**DOCUMENT SECTION**
===

# Need advice about cancellation of my WorldMark by Wyndham membership



## Shulin (Jun 30, 2015)

I know I'm going to get chastised here, because I've seen it happen on other posts. So if you feel like giving your $0.02 about how I didn't do my research or  how I made a hasty decision, please PM me your thoughts. I'll read them.

My situation is this: On May 3, 2015 I attended a timeshare presentation by Wyndham for a WorldMark membership. I had never considered a timeshare before, but I had 'won' a cool vacation package at an event the night before attending the required timeshare presentation. Initially I hadn't planned on buying in, but as the presentation went on, it actually sounded like a decent opportunity to travel to more places. I'm in the unique situation where my girlfriend works for an airline and I can get some pretty sweet travel benefits, so it actually sounded like something worthwhile. 

I ended up buying in.

It's now June 30, 2015 and I'm feeling a little overwhelmed with my commitment. Especially since I realized that it's *better to buy resale* memberships. I hadn't even known this was an option, as I didn't have a moment to do any research.

I setup a PayPal Credit account that offers me no payments with no interest for the first 6 months for my initial down payment. I've currently made my first payment of ~$250 for membership dues. I haven't paid anything towards my down payment.

My contract says that I have 15 days to make a cancellation request if I want to receive a full refund of any payments. Obviously I'm well beyond that date. And being out ~$250 isn't really a big deal for me.

===

**OBJECTIVE**
For each statement, say yes or no to whether it agrees with the timeshare post, and quote the words from the post that decide it. (a) The writer has already paid part of the down payment. (b) The contract allows 15 days to request cancellation for a full refund. (c) The writer attended the presentation on May 3, 2015. The material after this point is separate from the timeshare post.

**SOURCE MATERIAL**
===

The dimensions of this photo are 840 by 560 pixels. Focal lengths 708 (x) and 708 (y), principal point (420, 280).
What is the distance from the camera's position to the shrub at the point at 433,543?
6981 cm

===

**TASK RESPONSE**
(a) No: "I haven't paid anything towards my down payment."
(b) Yes: "My contract says that I have 15 days to make a cancellation request if I want to receive a full refund of any payments."
(c) Yes: "On May 3, 2015 I attended a timeshare presentation by Wyndham for a WorldMark membership."